### ARTICLE
"""

Tournament information
- Dates: 28–30 August 2014
- Venue: Hordern Pavilion
- Location: Moore Park, Sydney
- Country: Australia
- Organisation(s): PDC
- Format: Legs Final – best of 21
- Prize fund: £73,000
- Winner's share: £20,000
- High checkout: 167 Kyle Anderson

Champion(s)
- Phil Taylor

= 2014 Sydney Darts Masters =

The 2014 Sydney Darts Masters was the second staging of a tournament by the Professional Darts Corporation, as a fourth and final entry in the 2014 World Series of Darts. The tournament took place at Hordern Pavilion, Sydney, Australia, between 28–30 August 2014. The tournament featured eight top PDC players and eight qualifiers competing in a knockout system.

Phil Taylor retained his title by beating Stephen Bunting 11–3 in the final.

==Prize money==
The total prize fund was £73,000.

| Position (no. of players) |  | Prize money (Total: £73,000) |
|---|---|---|
| Winner | (1) | £20,000 |
| Runner-up | (1) | £10,000 |
| Semi-finalists | (2) | £7,500 |
| Quarter-finalists | (4) | £5,000 |
| First round | (8) | £1,000 |

==Qualifiers==
The eight PDC players (with the top 4 seed) were:
1. NED Michael van Gerwen (first round)
2. ENG Phil Taylor (winner)
3. AUS Simon Whitlock (quarter-finals)
4. SCO Peter Wright (quarter-finals)
5. ENG Dave Chisnall (quarter-finals)
6. ENG James Wade (semi-finals)

The two PDC wildcards were:
- NED Raymond van Barneveld (first round)
- ENG Stephen Bunting (runner-up)

"""

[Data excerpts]

"""

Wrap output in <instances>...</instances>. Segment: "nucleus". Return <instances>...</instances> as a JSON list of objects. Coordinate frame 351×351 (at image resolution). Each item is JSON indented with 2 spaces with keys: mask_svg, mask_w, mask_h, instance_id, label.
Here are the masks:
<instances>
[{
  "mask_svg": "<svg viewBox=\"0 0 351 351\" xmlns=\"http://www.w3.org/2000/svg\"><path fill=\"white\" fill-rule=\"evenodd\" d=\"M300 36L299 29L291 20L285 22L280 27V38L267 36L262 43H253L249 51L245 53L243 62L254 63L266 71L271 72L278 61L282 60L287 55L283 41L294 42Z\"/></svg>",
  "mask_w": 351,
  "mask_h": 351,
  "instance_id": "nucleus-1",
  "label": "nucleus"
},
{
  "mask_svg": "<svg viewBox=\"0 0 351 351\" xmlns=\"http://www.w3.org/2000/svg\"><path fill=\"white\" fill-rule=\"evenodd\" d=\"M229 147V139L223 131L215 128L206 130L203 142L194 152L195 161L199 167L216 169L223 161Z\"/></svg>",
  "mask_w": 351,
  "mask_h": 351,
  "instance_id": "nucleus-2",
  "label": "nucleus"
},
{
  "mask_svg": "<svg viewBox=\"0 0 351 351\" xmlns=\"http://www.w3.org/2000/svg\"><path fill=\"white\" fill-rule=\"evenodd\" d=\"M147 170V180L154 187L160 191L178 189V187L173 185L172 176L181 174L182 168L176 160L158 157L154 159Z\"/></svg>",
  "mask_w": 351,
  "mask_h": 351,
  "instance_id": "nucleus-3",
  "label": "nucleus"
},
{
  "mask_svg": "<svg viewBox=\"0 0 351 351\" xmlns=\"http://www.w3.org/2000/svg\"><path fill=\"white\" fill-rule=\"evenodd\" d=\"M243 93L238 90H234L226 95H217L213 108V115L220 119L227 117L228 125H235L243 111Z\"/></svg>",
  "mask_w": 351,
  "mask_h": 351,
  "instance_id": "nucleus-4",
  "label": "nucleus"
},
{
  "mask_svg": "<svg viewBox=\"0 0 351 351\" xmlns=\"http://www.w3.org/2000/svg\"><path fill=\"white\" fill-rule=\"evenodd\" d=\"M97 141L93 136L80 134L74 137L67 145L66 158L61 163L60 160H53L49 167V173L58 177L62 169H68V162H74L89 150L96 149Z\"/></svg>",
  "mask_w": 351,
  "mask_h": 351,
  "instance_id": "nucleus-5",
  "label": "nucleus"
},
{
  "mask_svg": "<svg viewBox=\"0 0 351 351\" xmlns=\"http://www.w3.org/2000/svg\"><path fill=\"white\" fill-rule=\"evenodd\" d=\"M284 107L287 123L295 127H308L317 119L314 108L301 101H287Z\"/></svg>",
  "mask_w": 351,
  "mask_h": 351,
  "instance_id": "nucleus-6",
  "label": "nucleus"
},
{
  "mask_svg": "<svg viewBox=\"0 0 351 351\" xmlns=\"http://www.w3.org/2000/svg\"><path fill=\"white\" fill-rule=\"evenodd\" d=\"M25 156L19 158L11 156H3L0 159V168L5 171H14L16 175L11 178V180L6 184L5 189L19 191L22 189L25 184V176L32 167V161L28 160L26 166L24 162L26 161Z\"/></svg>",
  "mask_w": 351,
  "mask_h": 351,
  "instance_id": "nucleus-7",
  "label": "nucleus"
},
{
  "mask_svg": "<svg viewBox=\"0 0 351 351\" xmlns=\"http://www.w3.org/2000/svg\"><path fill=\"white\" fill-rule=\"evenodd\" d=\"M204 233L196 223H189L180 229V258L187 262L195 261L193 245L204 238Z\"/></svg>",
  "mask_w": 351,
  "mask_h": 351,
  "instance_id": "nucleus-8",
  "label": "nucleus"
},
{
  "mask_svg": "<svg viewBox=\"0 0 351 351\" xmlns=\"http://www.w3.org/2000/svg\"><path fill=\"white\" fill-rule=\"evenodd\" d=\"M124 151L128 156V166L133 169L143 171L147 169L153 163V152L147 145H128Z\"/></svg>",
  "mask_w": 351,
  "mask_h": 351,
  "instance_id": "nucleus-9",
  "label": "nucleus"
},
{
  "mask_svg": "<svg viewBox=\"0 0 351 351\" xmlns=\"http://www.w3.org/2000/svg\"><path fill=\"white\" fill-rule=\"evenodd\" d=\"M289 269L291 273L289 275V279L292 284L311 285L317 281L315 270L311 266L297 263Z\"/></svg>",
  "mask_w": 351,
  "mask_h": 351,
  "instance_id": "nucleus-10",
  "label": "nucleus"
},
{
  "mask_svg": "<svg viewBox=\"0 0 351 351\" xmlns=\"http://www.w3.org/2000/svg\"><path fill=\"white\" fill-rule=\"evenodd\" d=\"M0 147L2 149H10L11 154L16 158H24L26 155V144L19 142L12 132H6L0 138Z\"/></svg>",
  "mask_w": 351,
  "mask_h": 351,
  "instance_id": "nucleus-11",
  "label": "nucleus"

"""

### LIST OF TASKS
(A) Reproduce the passage of the 2014 Sydney Darts Masters article from "Champion(s)" up to and including "a knockout system.".
(B) List every line of the records that contains the string "instances".

### EXPECTED ANSWERS
(A)
Champion(s)
- Phil Taylor

= 2014 Sydney Darts Masters =

The 2014 Sydney Darts Masters was the second staging of a tournament by the Professional Darts Corporation, as a fourth and final entry in the 2014 World Series of Darts. The tournament took place at Hordern Pavilion, Sydney, Australia, between 28–30 August 2014. The tournament featured eight top PDC players and eight qualifiers competing in a knockout system.

(B)
Wrap output in <instances>...</instances>. Segment: "nucleus". Return <instances>...</instances> as a JSON list of objects. Coordinate frame 351×351 (at image resolution). Each item is JSON indented with 2 spaces with keys: mask_svg, mask_w, mask_h, instance_id, label.
<instances>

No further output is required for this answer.